▶ _TASK DETAILS_
Scan the records below for the line with "Node JS Tutorial for Beginners 2025 📘" and the line with "I'M A Simple". Repeat those two lines and every line between them exactly, and nothing else.

Short text fragments from websites:
_ _ _ _ _

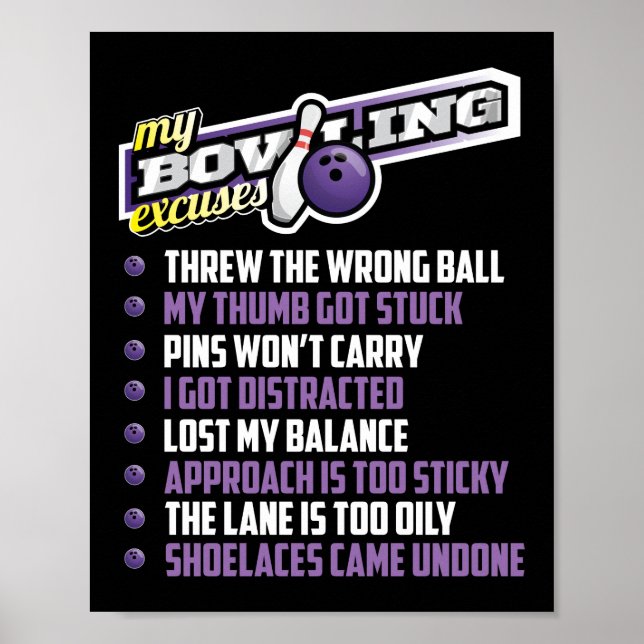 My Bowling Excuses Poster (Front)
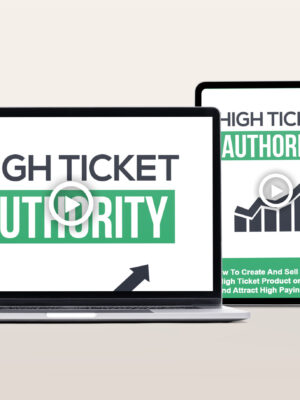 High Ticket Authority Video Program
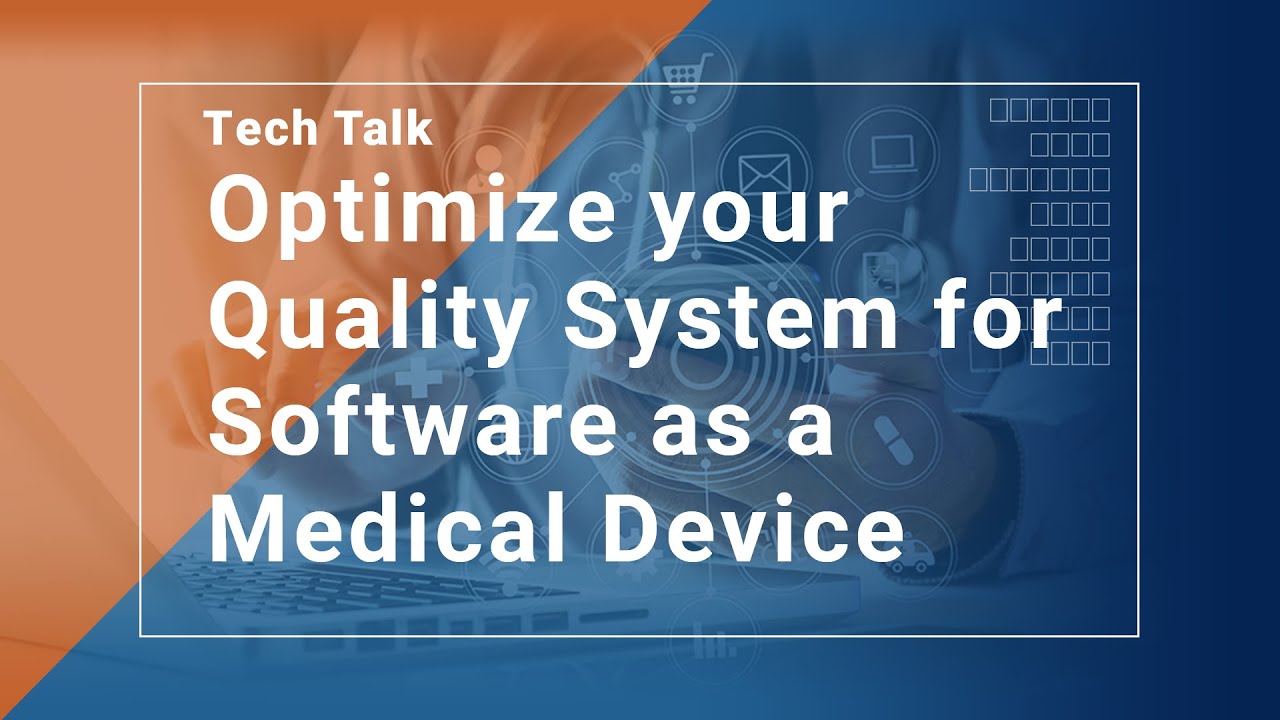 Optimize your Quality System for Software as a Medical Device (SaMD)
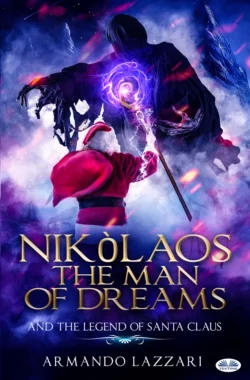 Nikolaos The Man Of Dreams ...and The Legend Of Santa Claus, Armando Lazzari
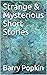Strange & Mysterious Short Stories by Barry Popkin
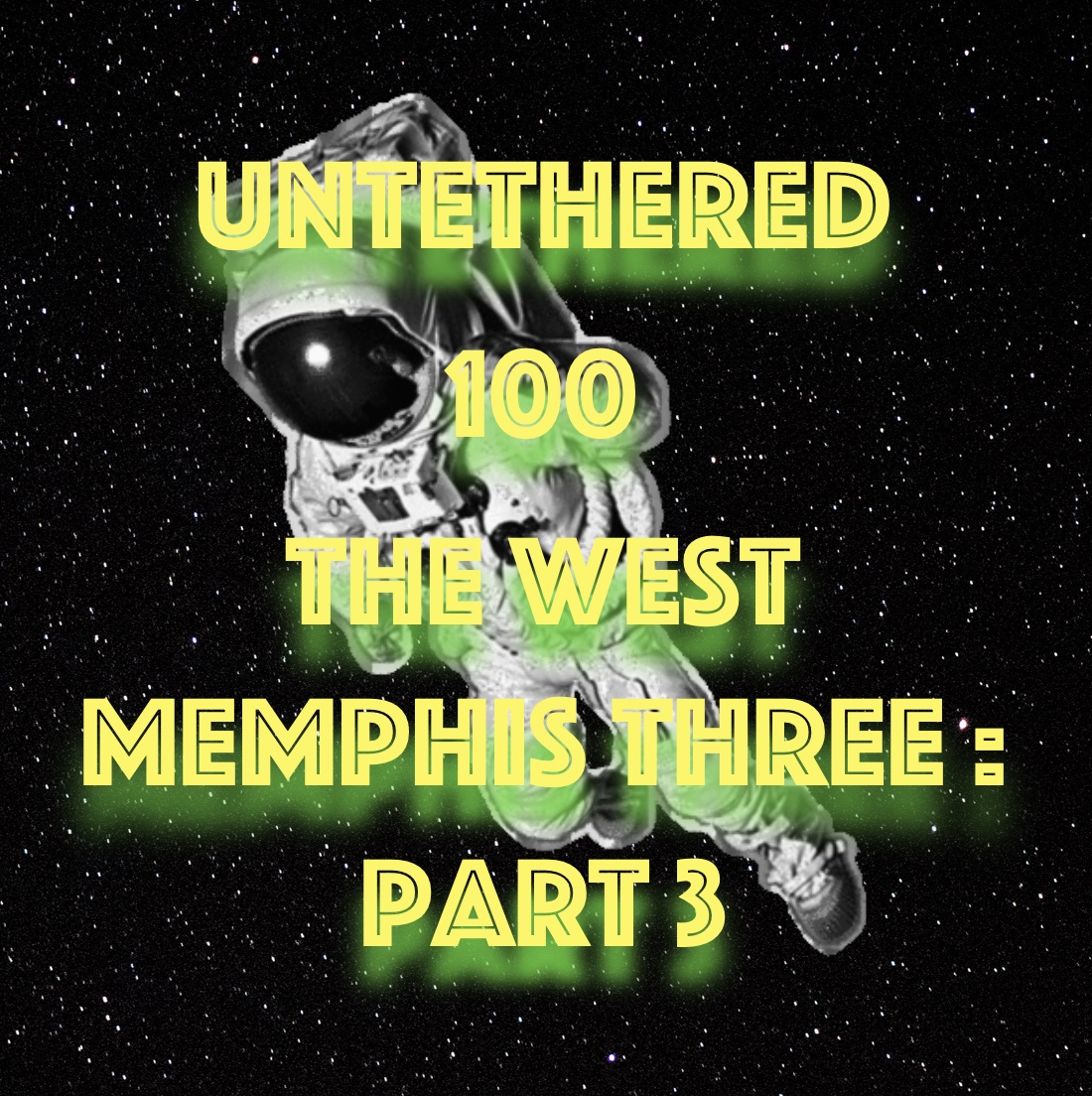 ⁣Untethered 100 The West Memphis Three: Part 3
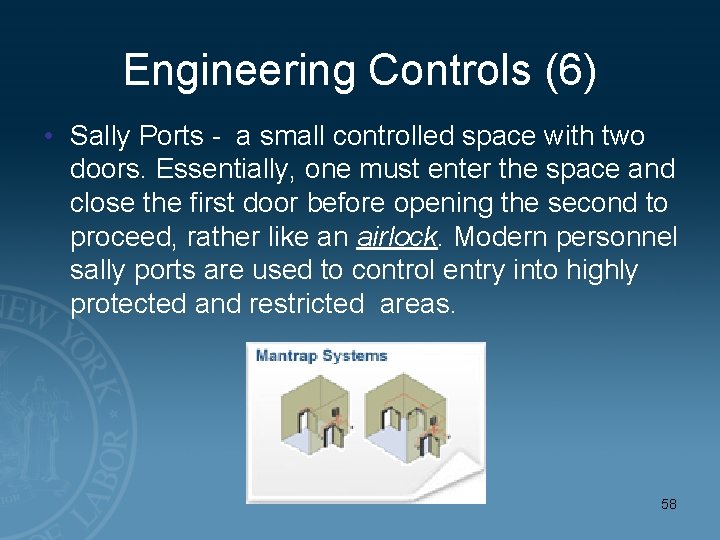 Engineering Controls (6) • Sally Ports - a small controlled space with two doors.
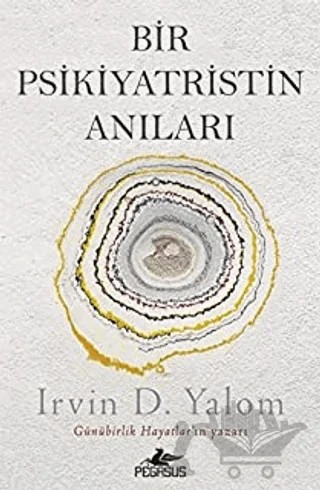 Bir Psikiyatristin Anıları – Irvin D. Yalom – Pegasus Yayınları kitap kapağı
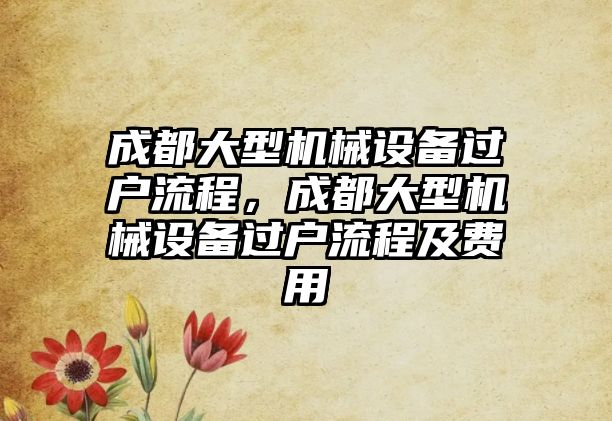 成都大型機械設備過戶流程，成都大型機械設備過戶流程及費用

_ _ _ _ _

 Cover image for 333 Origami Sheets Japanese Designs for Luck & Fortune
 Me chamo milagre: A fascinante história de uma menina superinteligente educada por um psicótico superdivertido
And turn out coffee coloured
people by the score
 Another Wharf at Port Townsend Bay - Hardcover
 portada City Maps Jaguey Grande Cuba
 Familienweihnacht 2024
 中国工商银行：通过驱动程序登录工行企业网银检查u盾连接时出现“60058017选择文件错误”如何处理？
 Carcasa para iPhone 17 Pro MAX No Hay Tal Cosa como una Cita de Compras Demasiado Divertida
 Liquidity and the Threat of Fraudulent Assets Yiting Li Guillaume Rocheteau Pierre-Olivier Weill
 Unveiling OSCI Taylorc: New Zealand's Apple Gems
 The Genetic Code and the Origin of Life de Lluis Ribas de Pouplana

_ _ _ _ _

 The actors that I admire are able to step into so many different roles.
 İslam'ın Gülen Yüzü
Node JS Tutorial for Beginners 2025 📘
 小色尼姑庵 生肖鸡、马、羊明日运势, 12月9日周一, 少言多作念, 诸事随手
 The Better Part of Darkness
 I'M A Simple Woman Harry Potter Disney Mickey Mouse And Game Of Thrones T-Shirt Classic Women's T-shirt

_ _ _ _ _

▶ _ANSWER TO THE PROBLEM_
Node JS Tutorial for Beginners 2025 📘
 小色尼姑庵 生肖鸡、马、羊明日运势, 12月9日周一, 少言多作念, 诸事随手
 The Better Part of Darkness
 I'M A Simple Woman Harry Potter Disney Mickey Mouse And Game Of Thrones T-Shirt Classic Women's T-shirt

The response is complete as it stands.